Figure 5.1 The ADDIE model

The ADDIE model is scalable to all size pharmaceutical, biopharm, and medical device companies. The model can be scaled to various size organizations, and can be fitted to the particular needs of a specific department within the organization on a case-by-case basis, or by an overall decision. As an example of a particular case, once a problem has been identified, investigated, and subjected to a CAPA plan, the decision may be made in the Analysis phase of the ADDIE model to forego the needs analysis of employees’ skills and dispositions – these attributes may be well-known and documented, requiring no further analysis. Thus management makes the decision to limit the Analysis phase to a task analysis, that is, to the tasks that have been revised and must be integrated into the learning plans of the affected personnel.

As another example, management may make the overall decision to forego Pilot Implementation – and the associated Formative Evaluation – and roll out the program directly. In this instance, the Implementation phase is followed by Summative Evaluation. In both examples, it is a management decision to save costs by limiting the ADDIE model.1

The Analysis phase of the ADDIE model identifies a training issue such as a performance gap, a discrepancy between a standard stipulated in a standard operating procedure (SOP) and some employee performance. The performance gap can be addressed by a training program (i.e., a set of training and assessment materials, a qualified trainer, and a training audience).

This is followed by the Design phase of the ADDIE model, where a carefully planned approach to addressing the performance gap is outlined and approved. This planned approach has three components:

1. fitting the proposed training program (or module) into the larger training curriculum;

2. outlining the proposed training module; and

3. securing management approval of the outlined training program.

If management approves the proposed design, the Development phase of the ADDIE model comes next, where the training program – the training materials and the assessment materials – is developed to address the performance gap.

To anticipate, this is the point where the program improvement model and the ADDIE model diverge from one another. While the Development phase is followed by the Implementation phase in the ADDIE model, there are two paths out of the Development phase in the program improvement model. One leads to Pilot Implementation; the other leads to Final Implementation. In turn, Pilot Implementation leads to Formative Evaluation, while Final Implementation leads to Summative Evaluation (Figure 5.2).

image

Figure 5.2 The two paths from the development phase

This chapter will examine the three components of the Design phase in turn, focusing attention on an illustrative example of a training module.
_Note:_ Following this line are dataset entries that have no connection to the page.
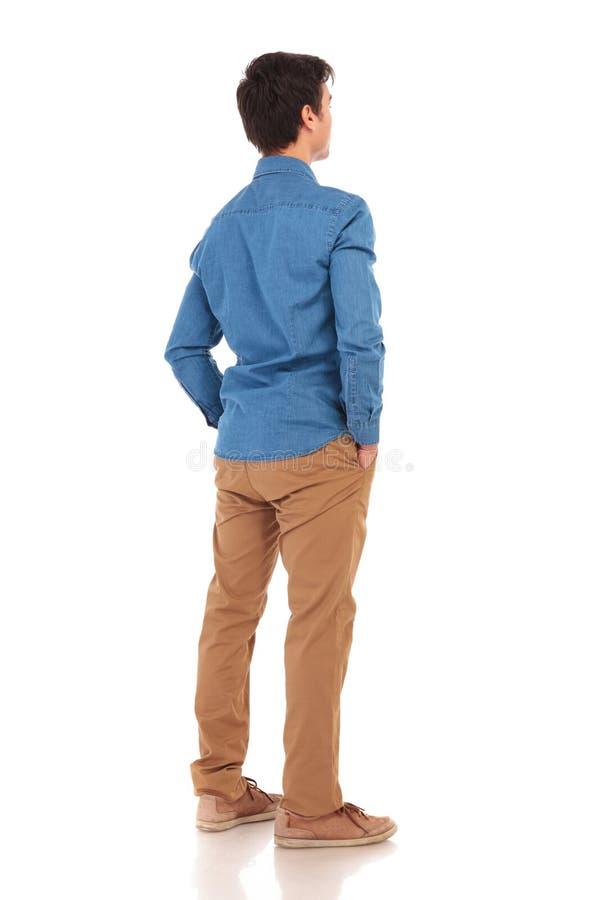后面观点的一个偶然人用在口袋的手 免版税库存图片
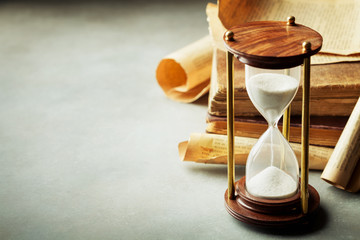 Sand running through the hourglass and old vintage books. Time keeper concept.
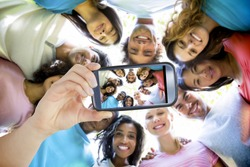 Hand holding smartphone showing friends forming huddle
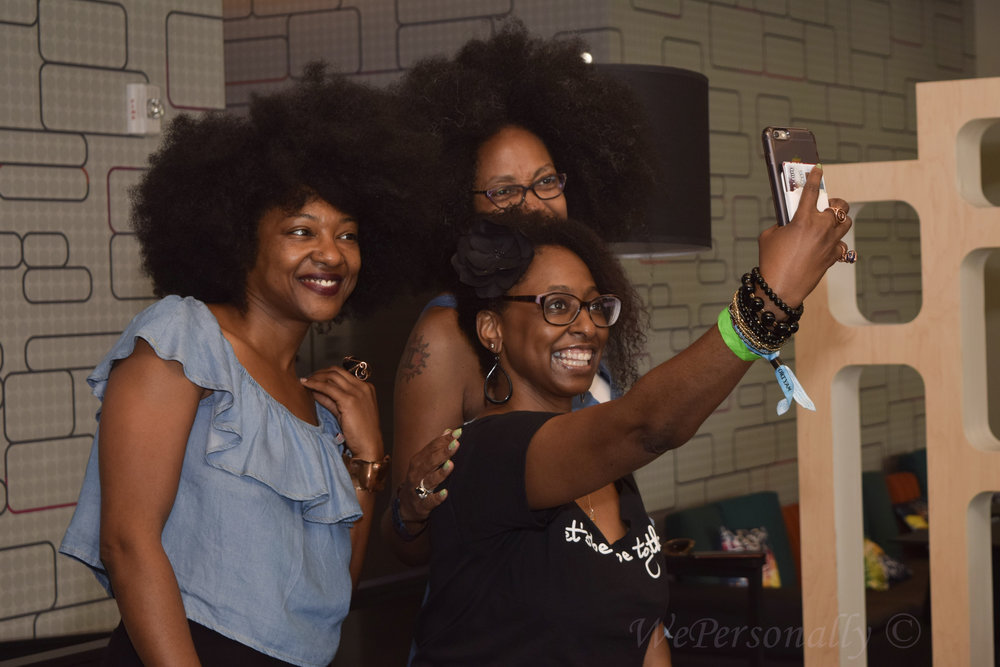 "(Left) Founder of ""Let's Be Dope Together"" Angel Dozier poses for a quick selfie with friends!"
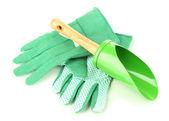 Kleine tuinieren schop en handschoenen geïsoleerd op wit — Stockfoto
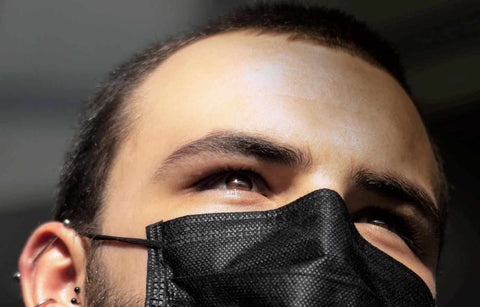 Man wearing a reusable face mask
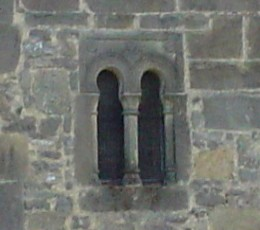 San Salvador de Valdediós: Window with alfiz and horseshoe arches, of clear Mozarabic influence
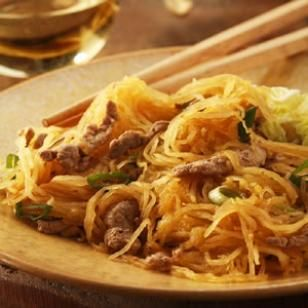 Wondering what to do with some Spaghetti Squash? Try this recipe for Spaghetti Squash & Pork Stir-Fry from @EatingWell.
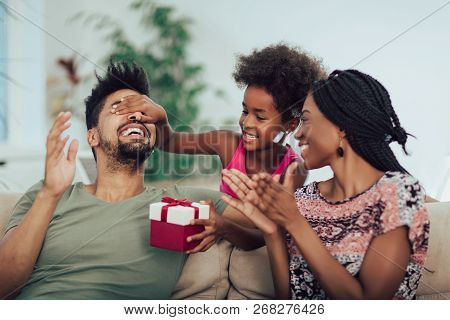 Happy Black Family At Home. African American Father, Mother And Child Celebrating Birthday, Having F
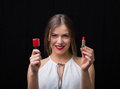 Woman With A Nail Polish And A Red Lipstick Stock Photo - 64893530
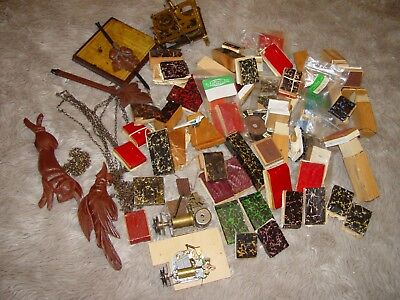 Lot of misc cuckoo clock parts music boxes, chains, pendulums, bellows, tubes..e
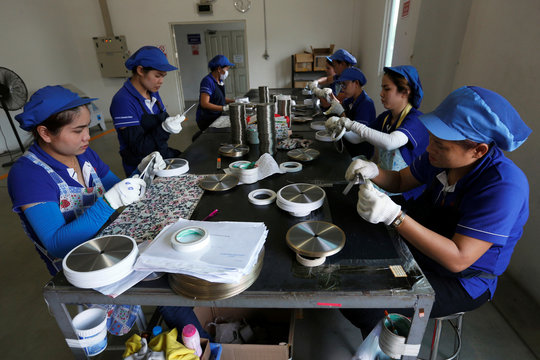 Employees arrange blades for construction at an assembly line at Gang Yan Diamond Tools, a Chinese manufacturing plant, located in the Thai-Chinese Rayong Industrial Zone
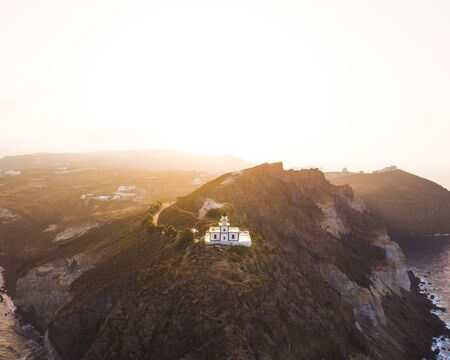 Santorini Lighthouse Aerial Shot Sunrise Dramatic Travel Landscape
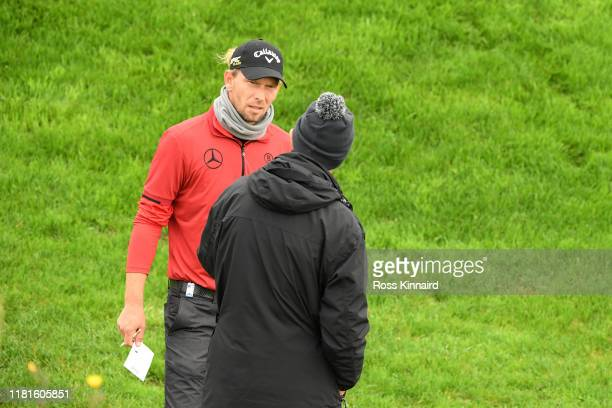 Marcel Siem of Germany speaks to a referee during day one of the Open de France at Le Golf National on October 17, 2019 in Paris, France.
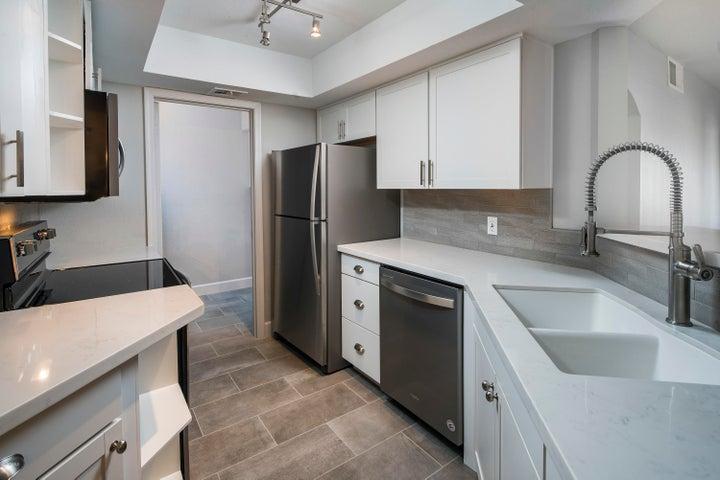 glazed brick backsplash, quartz Carrara counter, Stainless steel Whirlpool Appliances, New hardware, New shaker cabinets. New Sink.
5.2 The training module in the larger curriculum

Fitting the proposed training module into the larger curriculum ensures the articulation of this module with all other training modules, and the alignment of this module with organizational goals. There are four aspects to this “fit:” the structure of modules; the relationship between the training module and the associated SOP; reducing training modules by consolidation of SOPs; and the relationship between training modules and various regulatory requirements (e.g., FDA, OSHA, EPA, DEA, etc).
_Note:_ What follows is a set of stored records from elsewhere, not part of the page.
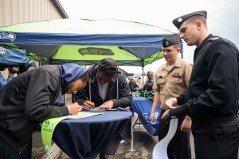 170920-N-VH385-205 JOINT BASE LEWIS-MCCHORD, Wash. (Sept. 19, 2017) Members of the Seattle Seahawks sign autographs for Sailors during the 6th annual USAA Change of Command ceremony at Joint Base Lewis-McChord. This year the Seattle Seahawks and USAA presented the Army's 1st Special Forces Group with the 12th Man Flag, following a season of Navy Region Northwest carrying to flag. (U.S. Navy photo by Mass Communication Specialist 2nd Class Wyatt L. Anthony)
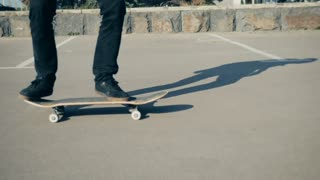 Young experience skateboarder flipping his skateboard underground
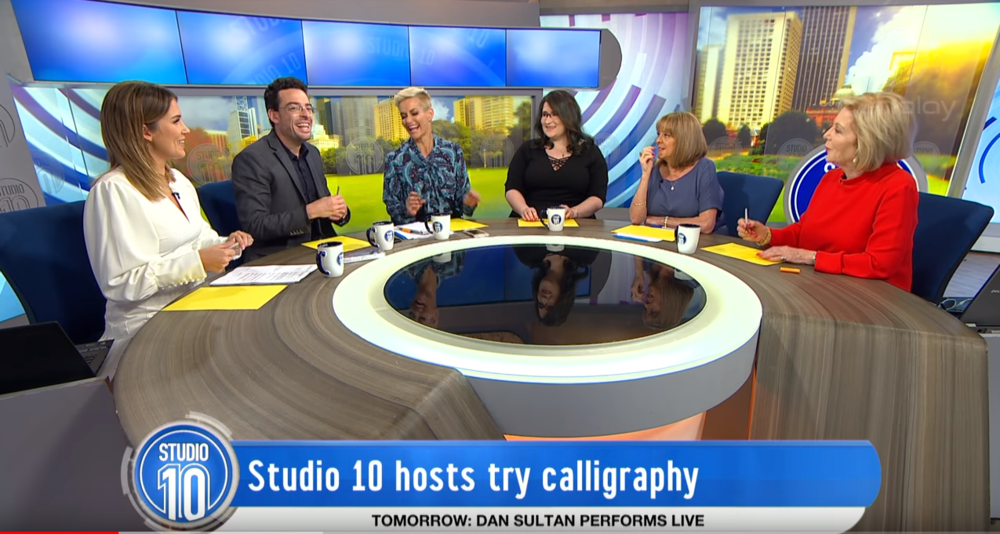 studio 10 hosts try calligraphy.PNG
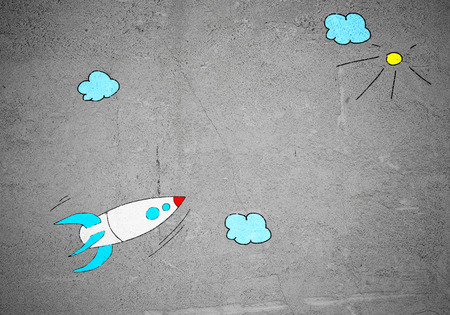 Image de fond avec le vol dessiné roquette sur le mur de ciment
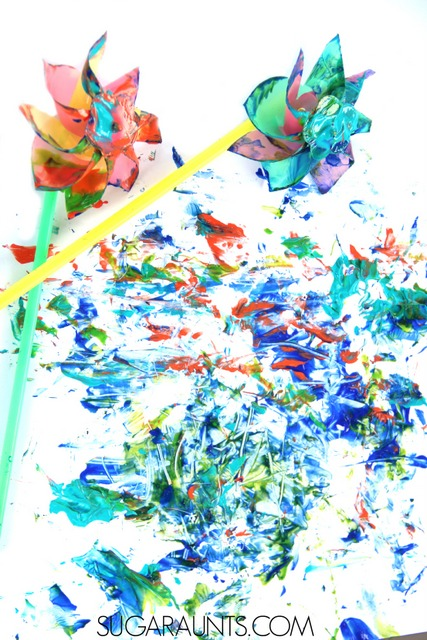 Painting with Pinwheels Art activity for sensory painting.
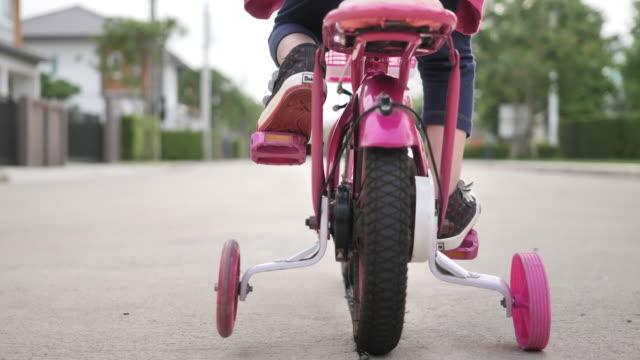 vídeos y material grabado en eventos de stock de asiática niña montar en bicicleta en el jardín - montar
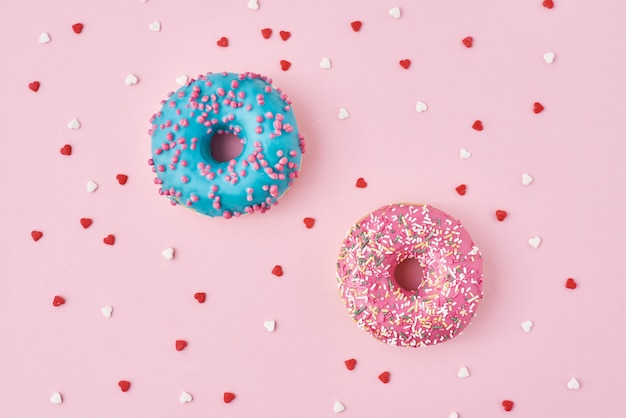 Two donuts decorated icing and sprinkles and confetti in shape of heart on pink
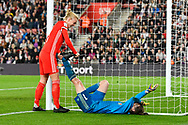 Laura O'Sullivan (1) of Wales goes down with cramp and is helped by Sophie Ingle (4) of Wales during the FIFA Women's World Cup UEFA Qualifier match between England Ladies and Wales Women at the St Mary's Stadium, Southampton, England on 6 April 2018. Picture by Graham Hunt.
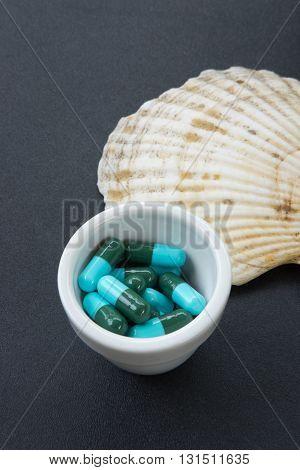 heap of blue green round capsule on black wood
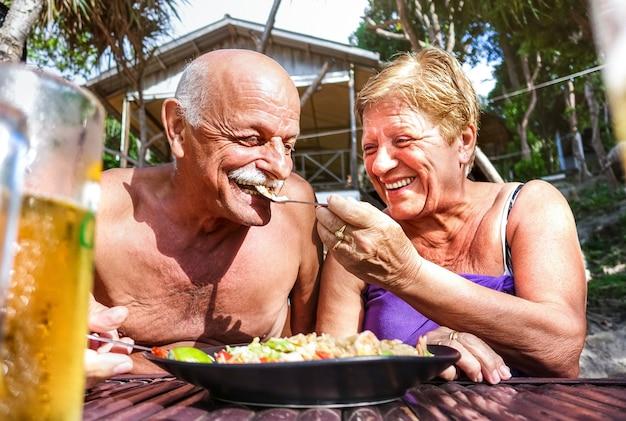 Casal de aposentados se divertindo comendo comida local em restaurante tailandês com bar na praia ao ar livre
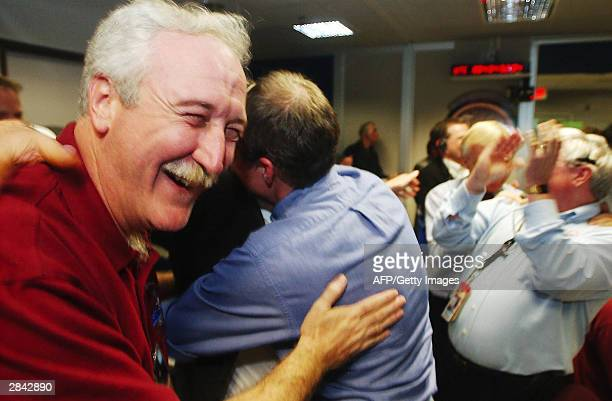 Administrator Sean O'Keefe left hugs Principal Investigator Steve Squyres in the control room at NASA's Jet Propulsion Laboratory as they get a...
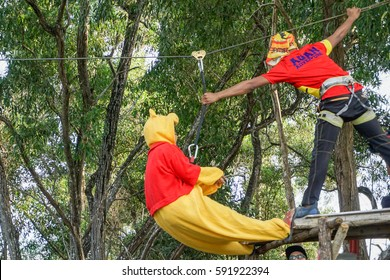 Labuan,Malaysia-Feb 12,2017:Happy girl in teddy bear costume enjoying on a flying fox in Labuan,Malaysia.There will be more ziplines in Malaysia,especially when there have so much natural rainforest.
The structure of modules: The larger curriculum is comprised of a set of modules that focus the training effort on accomplishing organizational goals. The Design phase is where the fit between the proposed training module and the larger curriculum is delineated. This means outlining the structure wherein the training module will fit. Each module includes two training elements, an Overview Training element and one or more associated Skills Training elements.2 A module is displayed in Figure 5.3.

image

Figure 5.3 Illustrative training module

In the Design phase, the precise location of the training element – as an Overview Training element or a Skills Training element – is determined. We will briefly review the difference between these two types of elements. Overview Training will be more conceptually focused, while Skills Training will be more task or performance oriented. Concepts tell what a thing is, why it is important; tasks describe how to do something. Concepts provide the “science” for task performance. For example, the tasks involved in sanitizing equipment might be conceptualized as “Reducing the levels of microorganisms and particulates to acceptable limits,” thereby minimizing the risk of product contamination from the equipment.
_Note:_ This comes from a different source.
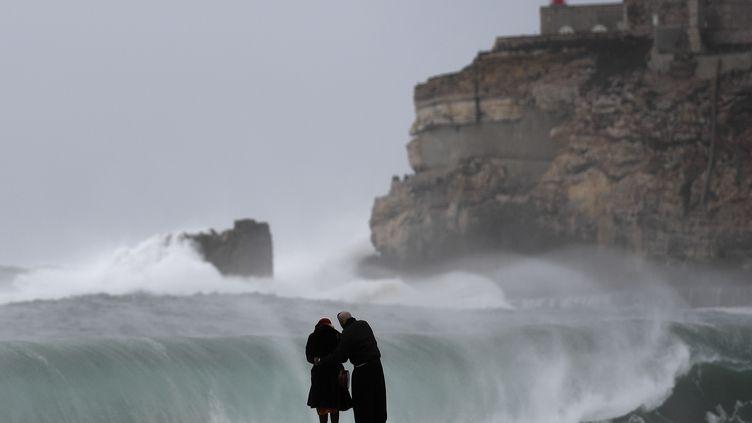 Un couple observe des vagues déferler sur une plage de Nazare, au Portugal (illustration). (FRANCISCO LEONG / AFP)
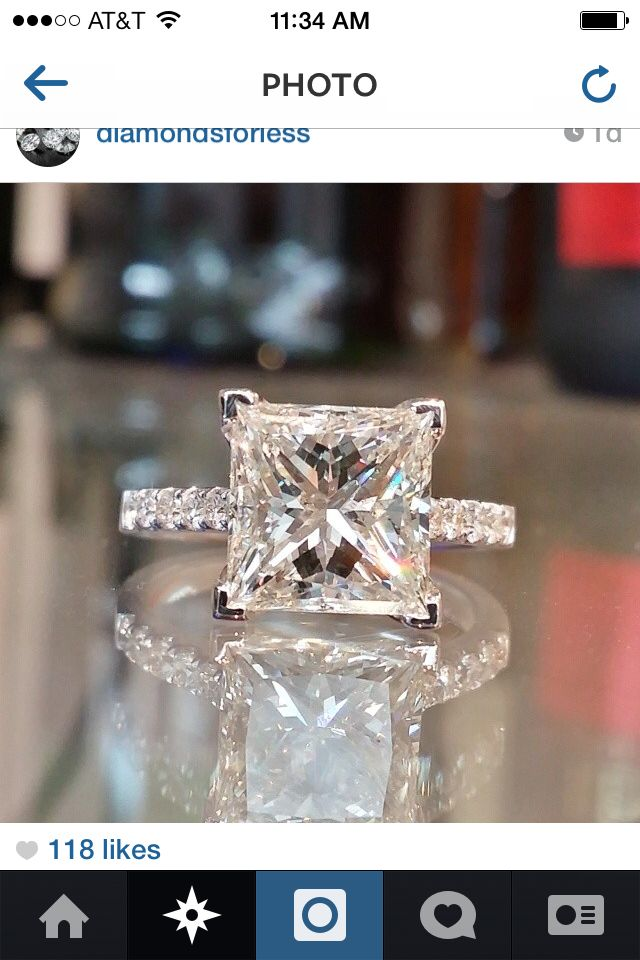 Princess Cut diamond with round cut diamonds. Love the prongs! Favorite engagement ring ever!!!!! Do not need or want an eternity band. Substitute Amora Moissanite for the diamond, as it's less expensive and a more unique stone, and I don't have to worry about the international logistics of diamond production (ie blood diamonds in Africa.) FOUND MY RING!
The Overview Training element will typically be delivered by an instructor in a classroom; if a full-featured Learning Management System (LMS) is available, it may be delivered electronically. There will be an SOP for this Overview Training event. The Skills Training elements will usually be delivered one-on-one by a subject matter expert (SME) who is also a trainer, on the shop floor as a structured on-the-job training (SOJT) event 3; there will be an SOP for each of the SOJTs in the module.

The Overview Training element includes an assessment of training effectiveness – a Knowledge Transfer Assessment (KTA), for example. The training event is documented in a Training Record where the trainer and trainee concur that the trainee has, or has not, successfully concluded the event. In the case of classroom instruction, this training record is entered into the training tracking system and the entry is verified. In the case of a validated LMS, the training record will be an integral part of the training module and will be electronically entered into the trainee’s training history.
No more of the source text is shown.